Mahasiswa mempunyai tempat tersendiri di dalam tubuh masyarakat yang berarti bukan bagian yang terpisahkan dari lingkungan masyarakat itu sendiri. Oleh karena itu, mahasiswa dapat dirumuskan perihal peran dan fungsi mahasiswa untuk peradaban Bangsa Indonesia.
1.       Mahasiswa sebagai Iron Stock
Mahasiswa adalah bagian dari sebuah harapan kecil masyarakat yang diharapkan dapat merubah kondisi bangsa yang saat ini semakin runyam akibat dari berbagai permasalahan yang terjadi, baik itu masalah politik, ekonomi, pendidikan, kesehatan, sandang dan juga pangan. Mahasiswa yang diharapkan lahir menjadi pemimpin pemimpin tangguh, berakhlak mulia dan intelektual serta kritis terhadap kondisi bangsanya.  Sejarah telah melahirkan banyak cerita tentang peranan pemuda dan kaum pelajar (baca : mahasiswa) dalam perubahan kondisi bangsa dan negaranya mulai dari zaman kenabian, zaman kolonialisme hingga zaman reformasi.

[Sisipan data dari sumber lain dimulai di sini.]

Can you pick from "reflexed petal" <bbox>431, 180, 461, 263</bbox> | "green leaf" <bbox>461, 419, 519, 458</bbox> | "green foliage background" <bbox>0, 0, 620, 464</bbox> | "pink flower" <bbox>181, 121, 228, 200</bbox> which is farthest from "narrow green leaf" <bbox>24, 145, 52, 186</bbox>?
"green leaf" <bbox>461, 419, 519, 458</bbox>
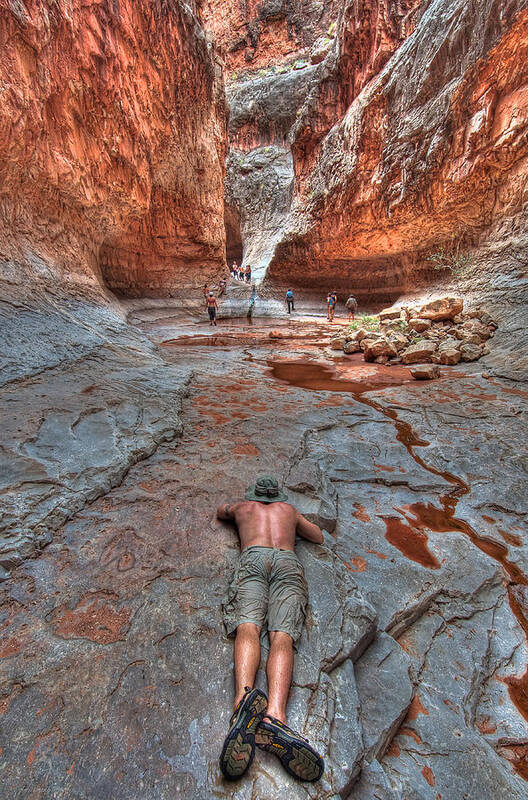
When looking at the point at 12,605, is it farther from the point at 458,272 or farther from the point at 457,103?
the point at 457,103

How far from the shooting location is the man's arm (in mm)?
2078

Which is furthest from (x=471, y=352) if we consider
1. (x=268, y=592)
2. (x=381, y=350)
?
(x=268, y=592)

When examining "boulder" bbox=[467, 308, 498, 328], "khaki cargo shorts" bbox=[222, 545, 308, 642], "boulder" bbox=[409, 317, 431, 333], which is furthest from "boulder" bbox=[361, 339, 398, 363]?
"khaki cargo shorts" bbox=[222, 545, 308, 642]

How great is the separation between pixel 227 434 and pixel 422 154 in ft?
42.7

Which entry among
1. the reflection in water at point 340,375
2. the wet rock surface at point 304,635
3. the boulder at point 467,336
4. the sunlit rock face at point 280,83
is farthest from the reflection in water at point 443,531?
the sunlit rock face at point 280,83

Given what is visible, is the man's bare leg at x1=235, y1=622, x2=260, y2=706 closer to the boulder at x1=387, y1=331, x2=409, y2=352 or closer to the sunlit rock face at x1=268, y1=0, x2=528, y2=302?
the boulder at x1=387, y1=331, x2=409, y2=352

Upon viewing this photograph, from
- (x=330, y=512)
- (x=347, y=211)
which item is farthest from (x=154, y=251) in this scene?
(x=330, y=512)

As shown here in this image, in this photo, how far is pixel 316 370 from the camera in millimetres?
6820

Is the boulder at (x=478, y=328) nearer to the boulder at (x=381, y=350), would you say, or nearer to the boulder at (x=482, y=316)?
the boulder at (x=482, y=316)

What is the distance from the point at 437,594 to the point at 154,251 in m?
14.8

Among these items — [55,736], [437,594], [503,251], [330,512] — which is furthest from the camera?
[503,251]

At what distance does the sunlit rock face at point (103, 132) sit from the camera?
556cm

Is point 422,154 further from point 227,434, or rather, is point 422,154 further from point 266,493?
point 266,493

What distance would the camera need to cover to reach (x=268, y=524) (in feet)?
6.63
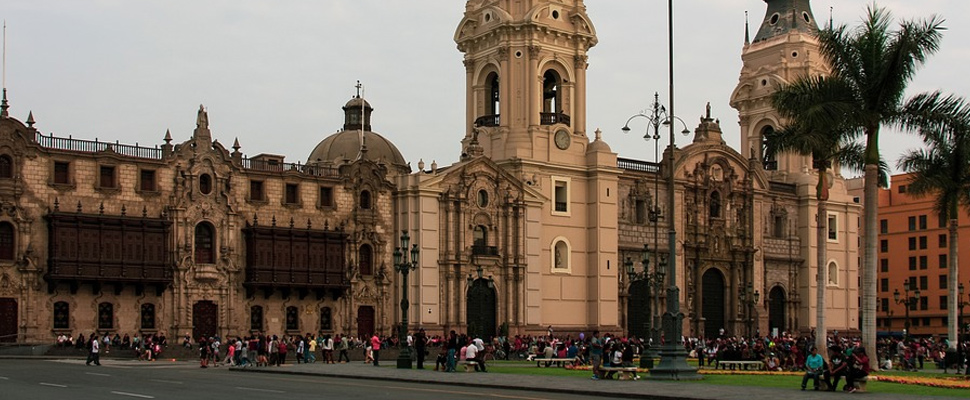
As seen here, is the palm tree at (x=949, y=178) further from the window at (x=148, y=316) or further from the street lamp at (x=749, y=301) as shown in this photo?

2.        sebagai Guardian of Value
Mahasiswa berperan sebagai penjaga nilai nilai moral di dalam masyarakat.nilai nilai yang harus dijaga mahasiswa adalah nilai nilai yang bersifat mutlak serta tidak ada lagi keraguan didalamnya.

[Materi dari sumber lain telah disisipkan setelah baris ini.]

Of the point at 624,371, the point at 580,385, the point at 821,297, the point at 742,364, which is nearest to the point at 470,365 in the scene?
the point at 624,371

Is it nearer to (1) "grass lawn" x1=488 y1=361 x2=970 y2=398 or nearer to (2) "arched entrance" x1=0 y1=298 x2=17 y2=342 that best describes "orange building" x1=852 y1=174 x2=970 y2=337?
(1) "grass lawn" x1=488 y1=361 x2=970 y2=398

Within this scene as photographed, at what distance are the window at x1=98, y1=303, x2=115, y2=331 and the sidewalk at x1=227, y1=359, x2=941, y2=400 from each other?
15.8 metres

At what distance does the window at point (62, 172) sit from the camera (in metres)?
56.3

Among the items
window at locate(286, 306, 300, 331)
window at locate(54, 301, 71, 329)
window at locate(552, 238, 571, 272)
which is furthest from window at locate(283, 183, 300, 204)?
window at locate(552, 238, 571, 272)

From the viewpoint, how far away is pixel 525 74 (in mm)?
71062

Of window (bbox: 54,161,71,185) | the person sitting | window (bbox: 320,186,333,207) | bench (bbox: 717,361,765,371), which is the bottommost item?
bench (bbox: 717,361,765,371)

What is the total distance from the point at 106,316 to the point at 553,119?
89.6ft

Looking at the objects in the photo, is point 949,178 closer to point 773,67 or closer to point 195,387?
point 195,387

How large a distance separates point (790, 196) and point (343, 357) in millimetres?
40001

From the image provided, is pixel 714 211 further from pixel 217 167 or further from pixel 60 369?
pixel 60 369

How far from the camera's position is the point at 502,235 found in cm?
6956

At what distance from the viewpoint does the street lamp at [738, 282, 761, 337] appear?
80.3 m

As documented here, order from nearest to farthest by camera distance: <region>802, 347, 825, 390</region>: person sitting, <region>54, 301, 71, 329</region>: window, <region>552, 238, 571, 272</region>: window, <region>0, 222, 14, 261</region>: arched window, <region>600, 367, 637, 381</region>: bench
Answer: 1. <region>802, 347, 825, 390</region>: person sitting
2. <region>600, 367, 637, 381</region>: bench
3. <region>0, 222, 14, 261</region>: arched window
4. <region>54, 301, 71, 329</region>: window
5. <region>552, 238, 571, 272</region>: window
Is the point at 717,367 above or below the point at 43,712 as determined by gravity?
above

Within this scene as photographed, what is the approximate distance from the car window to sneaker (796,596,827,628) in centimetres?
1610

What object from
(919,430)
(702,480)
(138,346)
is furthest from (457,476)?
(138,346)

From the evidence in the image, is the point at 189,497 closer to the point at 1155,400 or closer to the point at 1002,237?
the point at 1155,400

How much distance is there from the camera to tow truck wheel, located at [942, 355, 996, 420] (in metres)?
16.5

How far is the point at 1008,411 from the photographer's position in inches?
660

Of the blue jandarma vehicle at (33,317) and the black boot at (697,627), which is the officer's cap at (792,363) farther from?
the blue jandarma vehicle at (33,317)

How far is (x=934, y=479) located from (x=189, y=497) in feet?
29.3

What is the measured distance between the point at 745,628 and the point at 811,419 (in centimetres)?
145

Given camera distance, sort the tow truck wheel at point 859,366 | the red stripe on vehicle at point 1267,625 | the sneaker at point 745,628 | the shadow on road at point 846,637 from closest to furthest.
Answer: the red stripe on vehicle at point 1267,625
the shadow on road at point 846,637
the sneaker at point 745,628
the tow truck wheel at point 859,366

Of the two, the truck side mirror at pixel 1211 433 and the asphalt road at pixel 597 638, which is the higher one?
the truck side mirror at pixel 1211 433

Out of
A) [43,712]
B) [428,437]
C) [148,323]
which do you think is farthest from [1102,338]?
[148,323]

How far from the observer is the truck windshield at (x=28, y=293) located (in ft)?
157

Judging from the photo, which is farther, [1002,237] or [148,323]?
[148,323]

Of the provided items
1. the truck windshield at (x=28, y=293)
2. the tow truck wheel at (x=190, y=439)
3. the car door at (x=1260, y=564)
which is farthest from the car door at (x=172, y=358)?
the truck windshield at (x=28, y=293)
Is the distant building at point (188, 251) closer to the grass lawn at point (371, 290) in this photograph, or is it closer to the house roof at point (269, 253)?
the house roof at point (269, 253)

Sebagai Agen Guardian of Value, sudah seharusnya mahasiswa menjadi contoh yang baik di lingkungan masyarakat serta juga menjadi bagian untuk mencegah hal hal yang merusak nilai nilai moral yang saat ini sedang merongrong kehidupan para pemuda.

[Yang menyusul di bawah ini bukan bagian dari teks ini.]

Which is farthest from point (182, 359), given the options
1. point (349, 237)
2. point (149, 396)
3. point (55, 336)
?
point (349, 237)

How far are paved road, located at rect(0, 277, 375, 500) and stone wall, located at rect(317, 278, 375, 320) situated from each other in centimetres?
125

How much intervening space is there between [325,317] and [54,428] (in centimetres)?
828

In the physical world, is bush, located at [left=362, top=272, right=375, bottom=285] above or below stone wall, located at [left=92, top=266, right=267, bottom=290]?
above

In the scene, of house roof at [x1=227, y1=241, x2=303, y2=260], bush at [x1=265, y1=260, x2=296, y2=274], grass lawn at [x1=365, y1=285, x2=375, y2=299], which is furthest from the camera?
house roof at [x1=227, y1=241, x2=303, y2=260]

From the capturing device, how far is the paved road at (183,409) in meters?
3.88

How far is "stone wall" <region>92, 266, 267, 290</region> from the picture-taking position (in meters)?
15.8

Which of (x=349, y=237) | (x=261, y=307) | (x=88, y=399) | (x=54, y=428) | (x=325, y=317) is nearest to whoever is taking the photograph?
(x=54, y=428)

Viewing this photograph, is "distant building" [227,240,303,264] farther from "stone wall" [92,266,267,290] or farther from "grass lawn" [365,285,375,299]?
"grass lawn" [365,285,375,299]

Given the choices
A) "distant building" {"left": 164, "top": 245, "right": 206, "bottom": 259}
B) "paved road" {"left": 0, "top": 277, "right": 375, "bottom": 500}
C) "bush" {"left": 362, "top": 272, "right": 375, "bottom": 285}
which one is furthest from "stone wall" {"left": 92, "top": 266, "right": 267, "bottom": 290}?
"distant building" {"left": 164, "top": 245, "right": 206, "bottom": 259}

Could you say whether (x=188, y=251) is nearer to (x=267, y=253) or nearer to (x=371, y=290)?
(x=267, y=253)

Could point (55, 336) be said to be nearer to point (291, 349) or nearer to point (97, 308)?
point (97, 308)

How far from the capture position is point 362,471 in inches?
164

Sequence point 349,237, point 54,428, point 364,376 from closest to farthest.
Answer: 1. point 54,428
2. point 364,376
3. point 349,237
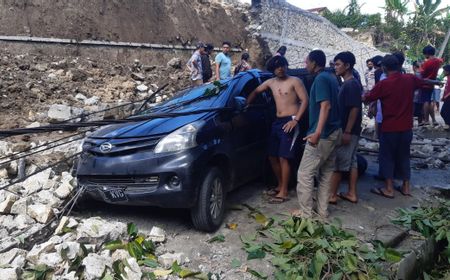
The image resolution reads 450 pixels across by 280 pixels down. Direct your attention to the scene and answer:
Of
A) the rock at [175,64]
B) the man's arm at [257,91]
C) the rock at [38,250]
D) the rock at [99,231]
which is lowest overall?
the rock at [38,250]

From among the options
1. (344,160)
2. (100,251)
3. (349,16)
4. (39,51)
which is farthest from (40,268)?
(349,16)

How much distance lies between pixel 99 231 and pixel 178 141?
112 cm

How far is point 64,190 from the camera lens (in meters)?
4.73

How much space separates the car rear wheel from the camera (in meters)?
4.19

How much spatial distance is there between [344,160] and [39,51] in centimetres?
997

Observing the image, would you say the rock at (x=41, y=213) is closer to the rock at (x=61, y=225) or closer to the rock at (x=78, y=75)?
the rock at (x=61, y=225)

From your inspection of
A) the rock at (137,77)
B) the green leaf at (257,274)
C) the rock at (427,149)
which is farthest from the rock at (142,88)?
the green leaf at (257,274)

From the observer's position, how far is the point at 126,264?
11.6 ft

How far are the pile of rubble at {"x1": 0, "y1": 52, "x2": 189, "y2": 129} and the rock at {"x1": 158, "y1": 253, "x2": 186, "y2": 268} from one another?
5038 mm

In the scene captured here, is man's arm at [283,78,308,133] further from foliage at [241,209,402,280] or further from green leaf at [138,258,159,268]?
green leaf at [138,258,159,268]

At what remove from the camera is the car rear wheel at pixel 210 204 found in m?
4.19

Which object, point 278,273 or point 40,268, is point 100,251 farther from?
point 278,273

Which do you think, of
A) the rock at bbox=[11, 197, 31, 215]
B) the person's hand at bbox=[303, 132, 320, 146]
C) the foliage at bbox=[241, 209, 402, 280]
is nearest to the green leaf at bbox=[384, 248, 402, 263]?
the foliage at bbox=[241, 209, 402, 280]

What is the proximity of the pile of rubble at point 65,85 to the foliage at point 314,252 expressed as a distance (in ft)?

3.       Mahasiswa sebagai Agent of Change
Mahasiswa berperan sebagai Agen Perubahan. Mahasiswa yang diharapkan oleh masyarakat menjadi bagian dari perubahan dan aktor yang membawa bangsa ini menjadi lebih baik, lebih bermartabat, lebih makmur, lebih sejahtera dan lebih tentram. Mahasiswa seharusnya menjadi garda terdepan dalam mengawal serta melakukan perubahan yang sejak lama diimpikan oleh masyarakat banyak dikarenakan mahasiswa adalah kaum serta golongan yang “eksklusif”.
Perubahan itu sendiri sebenarnya dapat dilihat dari dua pandangan. Pandangan pertama menyatakan bahwa tatanan kehidupan bermasyarakat sangat dipengaruhi oleh hal-hal bersifat materialistik seperti teknologi, misalnya kincir angin akan menciptakan masyarakat feodal, mesin industri akan menciptakan mayarakat kapitalis, internet akan menciptakan menciptakan masyarakat yang informatif, dan lain sebagainya. Pandangan selanjutnya menyatakan bahwa ideologi atau nilai sebagai faktor yang mempengaruhi perubahan.
Sebagai mahasiswa nampaknya kita harus bisa mengakomodasi kedua pandangan tersebut demi terjadinya perubahan yang diharapkan. Itu semua karena kita berpotensi lebih untuk mewujudkan hal-hal tersebut.
Saat ini, bangsa kita sedang terpuruk wahai para generasi yang mulia. Maka ditangan kitalah bagaimana masa depan Indonesia kedepan. Sudah saatnya kita bangun, bangkit, dan memahami sungguh sungguh apa yang sedang terjadi pada Indonesia saat ini. Mari kita belajar dari masa lalu wahai pemuda serta yakin terhadap perkataan Tuhan, niscaya kelak bangsa ini akan menjadi bangsa yang disegani di dunia.